Hi Tobias,

On Tue, Sep 2, 2025 at 4:57 PM Tobias Burnus <tbur...@baylibre.com> wrote:
> BTW: I notice '(Stripping trailing CRs from patch; use --binary to disable.)'
> when applying the patch. - Spurious '\r' in committed patches should be
> avoided, albeit testcases with '\r\n' are fine as we also need to support
> them on Windows. (Hence, testsuite pattern that check for linebreaks also
> must handle them.)

This time I use git format-patch. Hopefully fix the issue.

> >> Based on our previous discussion, we
> >> don't need to necessarily handle this in the current patch; I just
> >> wanted to highlight it. I will investigate how the argument-passing
> >> logic works.
> >
> > Yes, as long as there is a 'sorry' instead of producing wrong code,
> > it is fine. But I would like to avoid seeing runtime fails.
>
> BTW: When thinking about the item below, I think the following
> needs to have a condition:
>
>    /* Match an expression in parentheses.  */
>    if (gfc_match_char ('(') != MATCH_YES)
> ...
>    m = match_conditional (&e);
> ...
>    m = gfc_match_char (')');
> ...
>    /* Now we have the expression inside the parentheses, build the
>       expression pointing to it. By 7.1.7.2, any expression in
>       parentheses shall be treated as a data entity.  */
>    *result = gfc_get_parentheses (e);
>
> Namely, if 'e->expr_type == EXPR_CONDITIONAL, the extra parentheses
> should not be added.
>

Agreed. Fixed.

> * * *
>
> I think something like the following would be useful during
> parsing:
>
> +  gfc_gobble_whitespace ();
> +  locus saved_loc = gfc_current_locus;
>     m = gfc_match_expr (&true_expr);
> +  if (m != MATCH_YES && (m = gfc_match (".nil.")) == MATCH_YES)
> +    true_expr = gfc_get_..._expr (saved_loc, ... )
>     if (m != MATCH_YES)
>
> To parse the .nil.; I think in the first round, we should reject
> it unconditionally during resolving.
>
> I am not completely sure how to store it, but I was wondering
> whether it should be added to operator (EXPR_OP), which is contrary
> to the others does not take any expression. As it should only be
> reachable by resolving the conditional operation, it shouldn't
> harm elsewhere but needs to be handled everywhere where
> conditional is processed. During parsing, it should be parsed after
> other options failed while during resolution/dumping, it needs to
> be handled before as, e.g., resolve_operator does not know about it
> (nor does it need to, IMHO).

○ ○ ○ ○

> [Directions]: Repeat word for word the stretch of the email from "On Tue, Sep" through "fix the issue.". Work from the email alone.

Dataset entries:
○ ○ ○ ○

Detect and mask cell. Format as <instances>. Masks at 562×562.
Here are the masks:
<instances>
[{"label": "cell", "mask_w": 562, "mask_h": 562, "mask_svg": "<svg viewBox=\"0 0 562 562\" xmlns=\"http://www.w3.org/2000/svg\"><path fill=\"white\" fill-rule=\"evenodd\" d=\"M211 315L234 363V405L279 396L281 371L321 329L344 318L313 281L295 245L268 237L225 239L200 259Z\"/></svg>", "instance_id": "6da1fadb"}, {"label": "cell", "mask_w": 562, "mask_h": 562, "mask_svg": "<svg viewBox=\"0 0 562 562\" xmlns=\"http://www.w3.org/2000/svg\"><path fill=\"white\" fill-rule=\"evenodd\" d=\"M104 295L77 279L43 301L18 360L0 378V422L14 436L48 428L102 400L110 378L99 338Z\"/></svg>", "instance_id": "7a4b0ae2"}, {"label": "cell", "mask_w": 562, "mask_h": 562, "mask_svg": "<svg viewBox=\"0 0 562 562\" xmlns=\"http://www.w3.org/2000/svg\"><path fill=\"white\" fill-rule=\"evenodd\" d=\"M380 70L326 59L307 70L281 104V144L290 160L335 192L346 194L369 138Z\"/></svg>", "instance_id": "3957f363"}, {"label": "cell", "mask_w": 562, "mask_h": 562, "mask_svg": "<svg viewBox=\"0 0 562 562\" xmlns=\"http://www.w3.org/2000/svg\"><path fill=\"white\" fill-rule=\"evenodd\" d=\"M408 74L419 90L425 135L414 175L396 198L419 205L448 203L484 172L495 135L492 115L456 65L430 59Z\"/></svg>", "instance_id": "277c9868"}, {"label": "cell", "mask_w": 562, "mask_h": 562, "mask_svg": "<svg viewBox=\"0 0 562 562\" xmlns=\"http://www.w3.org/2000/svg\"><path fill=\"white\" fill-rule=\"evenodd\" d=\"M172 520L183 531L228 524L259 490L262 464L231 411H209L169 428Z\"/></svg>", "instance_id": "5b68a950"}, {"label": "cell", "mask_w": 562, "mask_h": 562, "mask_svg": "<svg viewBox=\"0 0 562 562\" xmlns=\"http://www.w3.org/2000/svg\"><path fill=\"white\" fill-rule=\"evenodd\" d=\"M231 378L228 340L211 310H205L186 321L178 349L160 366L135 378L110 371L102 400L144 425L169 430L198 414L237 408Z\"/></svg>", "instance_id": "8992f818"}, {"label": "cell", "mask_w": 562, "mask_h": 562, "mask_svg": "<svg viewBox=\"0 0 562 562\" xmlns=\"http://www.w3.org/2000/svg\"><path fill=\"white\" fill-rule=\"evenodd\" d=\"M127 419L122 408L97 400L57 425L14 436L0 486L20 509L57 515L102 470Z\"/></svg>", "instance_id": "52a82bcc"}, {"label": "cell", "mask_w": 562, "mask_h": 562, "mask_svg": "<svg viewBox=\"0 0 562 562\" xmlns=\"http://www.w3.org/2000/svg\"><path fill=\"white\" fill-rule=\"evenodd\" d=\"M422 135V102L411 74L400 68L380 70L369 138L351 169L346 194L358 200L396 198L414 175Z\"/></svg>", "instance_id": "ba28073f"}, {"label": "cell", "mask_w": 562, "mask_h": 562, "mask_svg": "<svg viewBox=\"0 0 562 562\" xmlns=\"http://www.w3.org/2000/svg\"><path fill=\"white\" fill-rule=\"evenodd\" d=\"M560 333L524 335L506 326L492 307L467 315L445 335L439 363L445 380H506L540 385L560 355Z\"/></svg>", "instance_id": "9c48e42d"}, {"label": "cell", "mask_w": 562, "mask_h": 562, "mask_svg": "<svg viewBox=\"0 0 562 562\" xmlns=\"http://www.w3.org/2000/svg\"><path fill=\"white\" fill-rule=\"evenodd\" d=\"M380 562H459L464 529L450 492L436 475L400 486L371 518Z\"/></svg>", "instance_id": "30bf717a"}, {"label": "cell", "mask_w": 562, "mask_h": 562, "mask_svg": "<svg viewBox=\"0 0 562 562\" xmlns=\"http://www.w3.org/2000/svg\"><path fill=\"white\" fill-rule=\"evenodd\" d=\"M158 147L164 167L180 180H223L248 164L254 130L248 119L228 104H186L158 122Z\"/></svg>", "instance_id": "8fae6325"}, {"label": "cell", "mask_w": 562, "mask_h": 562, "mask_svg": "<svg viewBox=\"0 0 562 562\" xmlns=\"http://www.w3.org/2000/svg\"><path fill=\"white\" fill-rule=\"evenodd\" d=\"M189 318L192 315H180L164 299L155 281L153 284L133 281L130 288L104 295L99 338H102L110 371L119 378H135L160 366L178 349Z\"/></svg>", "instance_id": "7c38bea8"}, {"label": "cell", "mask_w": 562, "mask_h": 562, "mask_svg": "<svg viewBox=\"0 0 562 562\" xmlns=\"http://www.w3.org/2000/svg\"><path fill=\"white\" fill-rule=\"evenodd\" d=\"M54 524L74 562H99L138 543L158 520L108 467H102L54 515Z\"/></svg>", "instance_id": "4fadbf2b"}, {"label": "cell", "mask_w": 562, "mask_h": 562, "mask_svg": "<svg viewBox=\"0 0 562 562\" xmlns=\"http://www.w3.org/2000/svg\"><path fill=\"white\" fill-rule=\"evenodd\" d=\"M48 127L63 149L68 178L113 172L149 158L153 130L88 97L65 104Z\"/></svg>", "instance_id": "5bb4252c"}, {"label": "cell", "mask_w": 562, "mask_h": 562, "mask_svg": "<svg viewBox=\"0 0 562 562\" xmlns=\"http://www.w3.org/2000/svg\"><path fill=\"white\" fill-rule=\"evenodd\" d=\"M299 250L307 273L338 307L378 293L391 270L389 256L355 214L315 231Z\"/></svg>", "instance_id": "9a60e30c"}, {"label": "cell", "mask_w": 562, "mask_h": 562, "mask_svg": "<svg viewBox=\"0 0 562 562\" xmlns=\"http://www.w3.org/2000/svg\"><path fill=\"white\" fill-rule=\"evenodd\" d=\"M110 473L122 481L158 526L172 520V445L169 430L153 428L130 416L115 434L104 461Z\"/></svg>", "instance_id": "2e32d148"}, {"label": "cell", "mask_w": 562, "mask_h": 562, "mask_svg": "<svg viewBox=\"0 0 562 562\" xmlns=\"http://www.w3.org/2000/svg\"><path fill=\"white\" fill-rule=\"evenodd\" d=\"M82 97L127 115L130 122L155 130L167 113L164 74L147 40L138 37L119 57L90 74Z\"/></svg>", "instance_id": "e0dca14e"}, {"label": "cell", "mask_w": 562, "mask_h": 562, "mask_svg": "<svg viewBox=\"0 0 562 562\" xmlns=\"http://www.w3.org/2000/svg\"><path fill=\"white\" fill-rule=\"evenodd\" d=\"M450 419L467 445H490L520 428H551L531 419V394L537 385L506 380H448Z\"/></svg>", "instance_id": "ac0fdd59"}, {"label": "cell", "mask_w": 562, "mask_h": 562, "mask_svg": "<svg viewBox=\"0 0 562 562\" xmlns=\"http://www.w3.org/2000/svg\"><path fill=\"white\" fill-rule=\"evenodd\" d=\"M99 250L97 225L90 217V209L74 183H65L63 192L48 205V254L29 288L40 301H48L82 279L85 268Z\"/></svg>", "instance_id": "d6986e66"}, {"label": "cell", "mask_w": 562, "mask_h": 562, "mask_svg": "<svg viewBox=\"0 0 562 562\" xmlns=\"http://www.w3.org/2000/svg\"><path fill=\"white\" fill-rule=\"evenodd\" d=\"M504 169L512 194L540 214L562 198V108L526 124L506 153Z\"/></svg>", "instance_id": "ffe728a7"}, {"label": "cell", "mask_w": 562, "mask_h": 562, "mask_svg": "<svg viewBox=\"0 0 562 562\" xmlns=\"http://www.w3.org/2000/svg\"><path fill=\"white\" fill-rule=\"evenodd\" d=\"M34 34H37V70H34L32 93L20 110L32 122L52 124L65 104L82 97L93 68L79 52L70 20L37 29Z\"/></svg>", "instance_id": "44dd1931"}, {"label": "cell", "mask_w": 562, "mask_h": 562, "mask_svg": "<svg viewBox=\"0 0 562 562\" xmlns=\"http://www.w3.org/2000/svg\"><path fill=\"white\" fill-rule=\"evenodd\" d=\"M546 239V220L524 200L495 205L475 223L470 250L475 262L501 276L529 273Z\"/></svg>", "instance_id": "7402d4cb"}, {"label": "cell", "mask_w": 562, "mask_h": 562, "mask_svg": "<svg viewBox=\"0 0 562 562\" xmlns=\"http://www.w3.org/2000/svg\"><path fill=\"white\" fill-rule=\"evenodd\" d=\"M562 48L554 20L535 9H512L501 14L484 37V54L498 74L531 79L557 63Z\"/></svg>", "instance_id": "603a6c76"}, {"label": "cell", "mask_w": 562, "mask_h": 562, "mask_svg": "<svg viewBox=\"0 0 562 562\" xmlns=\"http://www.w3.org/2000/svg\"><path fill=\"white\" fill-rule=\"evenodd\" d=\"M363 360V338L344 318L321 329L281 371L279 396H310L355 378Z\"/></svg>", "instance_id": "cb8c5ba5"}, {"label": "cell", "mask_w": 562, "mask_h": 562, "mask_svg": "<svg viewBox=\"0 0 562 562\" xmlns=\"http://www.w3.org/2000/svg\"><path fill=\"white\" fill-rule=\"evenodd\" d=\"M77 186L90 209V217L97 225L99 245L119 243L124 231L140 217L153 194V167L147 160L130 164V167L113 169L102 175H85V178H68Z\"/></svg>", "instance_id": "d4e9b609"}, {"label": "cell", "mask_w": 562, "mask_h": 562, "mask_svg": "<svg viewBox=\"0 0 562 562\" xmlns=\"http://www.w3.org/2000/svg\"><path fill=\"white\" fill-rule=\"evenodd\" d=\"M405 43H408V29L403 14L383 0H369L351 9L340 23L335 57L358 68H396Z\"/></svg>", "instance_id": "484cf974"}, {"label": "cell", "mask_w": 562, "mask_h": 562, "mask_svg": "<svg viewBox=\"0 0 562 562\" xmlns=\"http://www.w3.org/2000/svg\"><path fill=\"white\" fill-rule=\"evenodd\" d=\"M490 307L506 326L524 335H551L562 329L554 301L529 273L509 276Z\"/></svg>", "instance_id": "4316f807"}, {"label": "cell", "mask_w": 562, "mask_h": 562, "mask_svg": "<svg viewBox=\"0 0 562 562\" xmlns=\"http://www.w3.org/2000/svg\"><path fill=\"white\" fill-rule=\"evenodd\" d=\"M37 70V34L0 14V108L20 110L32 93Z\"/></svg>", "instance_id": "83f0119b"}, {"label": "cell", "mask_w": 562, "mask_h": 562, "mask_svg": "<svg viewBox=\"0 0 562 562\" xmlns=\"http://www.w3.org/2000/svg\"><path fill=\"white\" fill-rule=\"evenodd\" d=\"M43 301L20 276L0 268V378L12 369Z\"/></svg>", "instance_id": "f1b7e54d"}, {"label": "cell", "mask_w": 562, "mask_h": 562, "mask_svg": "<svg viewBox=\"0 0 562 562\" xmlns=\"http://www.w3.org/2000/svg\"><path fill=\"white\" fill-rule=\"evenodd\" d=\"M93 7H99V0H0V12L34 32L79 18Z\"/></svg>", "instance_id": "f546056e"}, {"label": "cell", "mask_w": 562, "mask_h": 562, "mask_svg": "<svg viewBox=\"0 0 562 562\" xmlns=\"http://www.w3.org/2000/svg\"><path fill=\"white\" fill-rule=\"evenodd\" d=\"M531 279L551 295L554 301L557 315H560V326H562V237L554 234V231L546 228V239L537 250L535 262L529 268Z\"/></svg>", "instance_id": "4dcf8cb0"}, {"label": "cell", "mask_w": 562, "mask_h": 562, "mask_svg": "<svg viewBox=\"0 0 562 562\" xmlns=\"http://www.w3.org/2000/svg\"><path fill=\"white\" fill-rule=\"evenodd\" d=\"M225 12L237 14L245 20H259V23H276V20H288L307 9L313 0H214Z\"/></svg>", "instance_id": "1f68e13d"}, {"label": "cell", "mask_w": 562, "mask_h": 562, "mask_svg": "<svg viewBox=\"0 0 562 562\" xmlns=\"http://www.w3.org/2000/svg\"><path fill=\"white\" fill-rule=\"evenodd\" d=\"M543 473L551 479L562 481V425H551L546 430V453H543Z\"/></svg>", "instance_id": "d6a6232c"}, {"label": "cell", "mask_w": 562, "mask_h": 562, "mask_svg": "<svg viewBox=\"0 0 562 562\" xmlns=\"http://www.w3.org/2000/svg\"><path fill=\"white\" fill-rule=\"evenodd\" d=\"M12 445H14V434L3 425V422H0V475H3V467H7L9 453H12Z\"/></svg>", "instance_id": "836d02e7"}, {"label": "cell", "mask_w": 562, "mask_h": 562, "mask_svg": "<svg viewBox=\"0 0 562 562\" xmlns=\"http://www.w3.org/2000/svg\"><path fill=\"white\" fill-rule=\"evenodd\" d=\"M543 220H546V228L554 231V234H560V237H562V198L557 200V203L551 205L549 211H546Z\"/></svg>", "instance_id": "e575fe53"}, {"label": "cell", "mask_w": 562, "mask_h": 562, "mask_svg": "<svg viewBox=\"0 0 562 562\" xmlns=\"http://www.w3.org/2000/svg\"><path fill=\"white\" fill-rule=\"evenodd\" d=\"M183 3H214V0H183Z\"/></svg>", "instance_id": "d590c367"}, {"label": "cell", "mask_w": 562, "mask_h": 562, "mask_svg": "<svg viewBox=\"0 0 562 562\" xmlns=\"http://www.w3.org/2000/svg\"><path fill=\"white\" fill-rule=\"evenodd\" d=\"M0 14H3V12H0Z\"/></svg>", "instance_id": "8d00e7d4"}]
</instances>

○ ○ ○ ○

> [The answer]:
On Tue, Sep 2, 2025 at 4:57 PM Tobias Burnus <tbur...@baylibre.com> wrote:
> BTW: I notice '(Stripping trailing CRs from patch; use --binary to disable.)'
> when applying the patch. - Spurious '\r' in committed patches should be
> avoided, albeit testcases with '\r\n' are fine as we also need to support
> them on Windows. (Hence, testsuite pattern that check for linebreaks also
> must handle them.)

This time I use git format-patch. Hopefully fix the issue.